Paris : Cerf, 2017, 497 p

Si le xviie siècle européen peut être qualifié de moment de « deuxième Réforme » en raison de la multiplication des groupes et sectes s’opposant aux Églises instituées, la Grande-Bretagne en représente un cas particulièrement marquant. En effet, dès les premières années de ce qui sera par la suite qualifié d’« interrègne », le pouvoir royal et l’Église d’Angleterre ont dû composer avec de très nombreux groupes, plus ou moins radicaux, qu’ils ont tantôt tolérés, tantôt farouchement poursuivis et persécutés par un arsenal juridique et judiciaire de plus en plus élaboré, en les regroupant sous le nom de « dissidents ». Anne Dunan-Page propose un nouveau point de vue sur cette période. Elle ne s’intéresse pas à la production polémique générée par cette multiplication de « sectes », mais donne la parole aux principales concernées, les Églises dissidentes, au travers de sources jusque-là peu étudiées : les livres d’Églises des communautés congrégationalistes et baptistes. Révélateurs d’un souci partagé par ces groupes de développer une culture ecclésiale, les 72 livres collectés par l’historienne se caractérisent par une grande diversité formelle et de contenu, tout en rassemblant des informations communes : récit de fondation de la communauté et contrat passé entre les membres, copies de correspondances jugées importantes, minutes, notes, récits portant sur l’action disciplinaire de l’Église, et éventuels registres des membres. En choisissant de s’intéresser aux « expressions du puritanisme anglo-saxon telles qu’elles ont été narrées par les communautés elles-mêmes » (p. 20), l’autrice entreprend de rendre à l’identité dissidente son épaisseur et sa complexité, en l’abordant au travers des rites, pratiques, lieux, histoires, représentations, quotidiennetés qui la composent, en d’autres termes en tant que « religion vécue », par-delà les stéréotypes véhiculés par les productions polémiques. Divisé en quatre parties, l’ouvrage explore les différents pans qui composent cette vie communautaire marquée par ses propres règles et normes et néanmoins intégrée à un contexte culturel plus large, celui des Îles Britanniques et de la Nouvelle-Angleterre du deuxième xviie siècle.

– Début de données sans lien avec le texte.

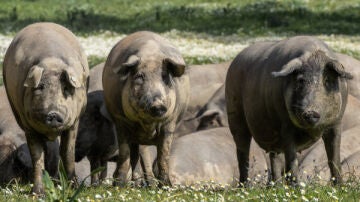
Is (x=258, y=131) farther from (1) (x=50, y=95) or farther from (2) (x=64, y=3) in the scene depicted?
(2) (x=64, y=3)

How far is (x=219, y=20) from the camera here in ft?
116

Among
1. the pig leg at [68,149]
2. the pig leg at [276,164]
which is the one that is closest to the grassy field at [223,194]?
the pig leg at [68,149]

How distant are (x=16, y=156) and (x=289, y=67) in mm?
5068

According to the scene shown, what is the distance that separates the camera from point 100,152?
688 inches

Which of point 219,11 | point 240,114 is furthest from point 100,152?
point 219,11

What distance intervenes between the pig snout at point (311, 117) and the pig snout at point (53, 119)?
9.57 feet

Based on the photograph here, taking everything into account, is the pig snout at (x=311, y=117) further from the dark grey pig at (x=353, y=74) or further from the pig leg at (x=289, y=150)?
the dark grey pig at (x=353, y=74)

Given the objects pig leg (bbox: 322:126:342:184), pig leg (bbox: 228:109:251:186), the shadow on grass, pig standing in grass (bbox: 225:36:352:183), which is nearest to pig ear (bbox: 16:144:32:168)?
pig leg (bbox: 228:109:251:186)

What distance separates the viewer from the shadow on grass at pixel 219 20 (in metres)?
32.9

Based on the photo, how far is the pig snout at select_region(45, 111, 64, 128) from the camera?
13.9 metres

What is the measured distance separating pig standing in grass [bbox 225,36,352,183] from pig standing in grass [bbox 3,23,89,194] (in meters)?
2.18

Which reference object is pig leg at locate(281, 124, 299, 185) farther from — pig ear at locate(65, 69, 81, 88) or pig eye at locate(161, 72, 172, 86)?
pig ear at locate(65, 69, 81, 88)

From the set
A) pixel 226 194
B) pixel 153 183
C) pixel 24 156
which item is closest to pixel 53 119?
pixel 153 183

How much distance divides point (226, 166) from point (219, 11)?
20307mm
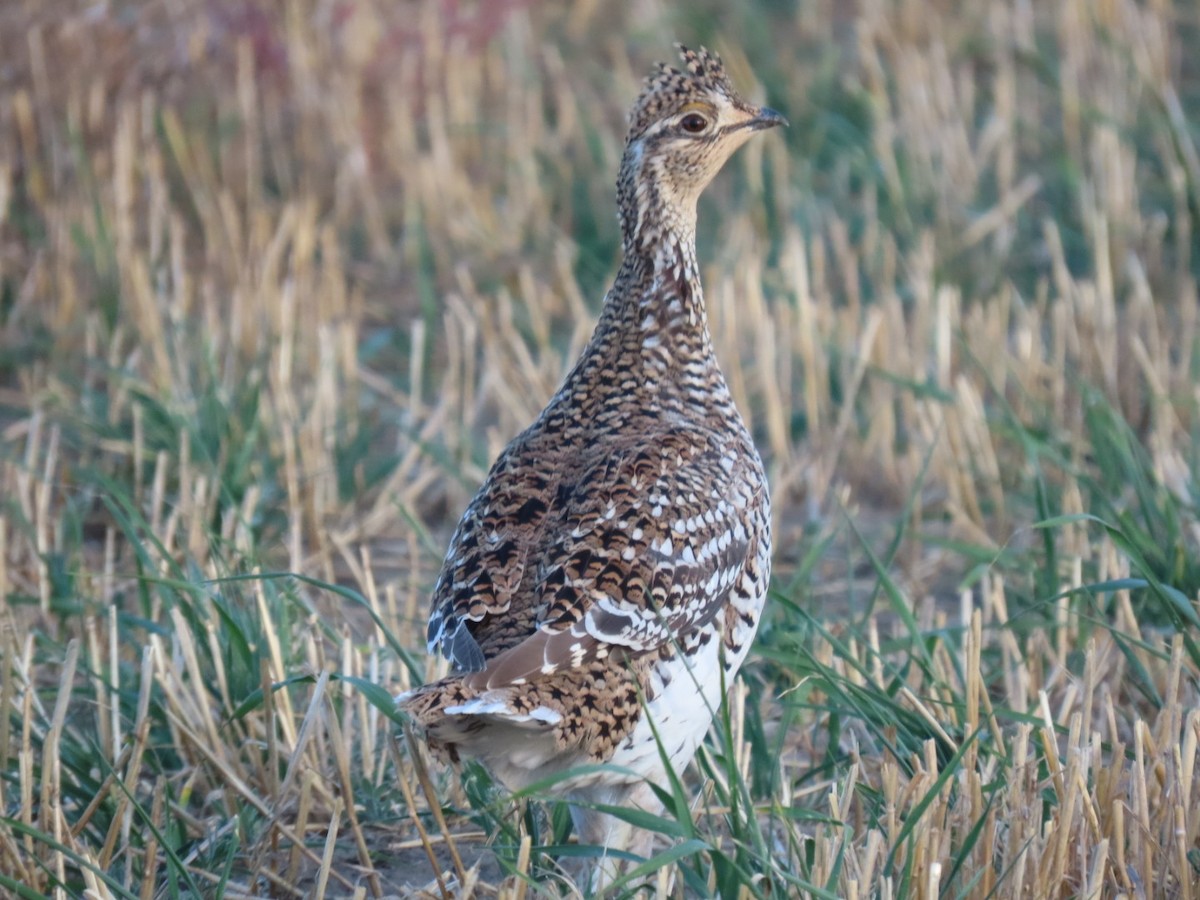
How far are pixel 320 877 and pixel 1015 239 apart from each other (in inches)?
222

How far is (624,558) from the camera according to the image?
368 centimetres

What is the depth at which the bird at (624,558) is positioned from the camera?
3461mm

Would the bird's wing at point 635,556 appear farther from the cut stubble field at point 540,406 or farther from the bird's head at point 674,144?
the bird's head at point 674,144

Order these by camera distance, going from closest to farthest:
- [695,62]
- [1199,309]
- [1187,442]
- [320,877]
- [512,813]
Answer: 1. [320,877]
2. [512,813]
3. [695,62]
4. [1187,442]
5. [1199,309]

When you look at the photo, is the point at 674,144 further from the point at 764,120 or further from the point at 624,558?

Les congrégations dissidentes étudiées se sont formées entre les années 1640 et 1650, et sont les héritières des divers groupes qui ont émergé aux marges de l’Église d’Angleterre à l’époque moderne, à commencer par les puritains de l’époque élisabéthaine, qui souhaitaient la mise en place d’un modèle plus proprement calviniste et en rupture plus nette avec les pratiques « papistes » de Rome. Les « saints visibles » choisis par Anne Dunan-Page se situent dans un intéressant entre-deux entre les groupes réformistes qui entendent changer l’Église de l’intérieur, comme les presbytériens, et les groupes plus radicaux et séparatistes comme les Quakers, qui la rejettent en bloc. Ils se nomment baptistes calvinistes, baptistes arminiens, et congrégationalistes. Certaines communautés peuvent même être mixtes, rassemblant plusieurs de ces dénominations. Malgré des différences fortes, comme la question cruciale du baptême, ces groupes partagent des traits communs importants : une théologie de la double prédestination, visible dans un recrutement par cooptation et l’obligation pour les nouveaux venus de proposer un récit de leur expérience spirituelle révélant le travail de la grâce en eux, et une culture ecclésiale marquée par un souci littéraire fort (les livres d’Église) et une volonté nette d’organisation. Sources disparates, lacunaires, sélectives, parfois copiées et compilées a posteriori, les livres d’Église sont néanmoins « la trace matérielle, vivante, des congrégations » (p. 60), et viennent ainsi leur donner une épaisseur historique passionnante.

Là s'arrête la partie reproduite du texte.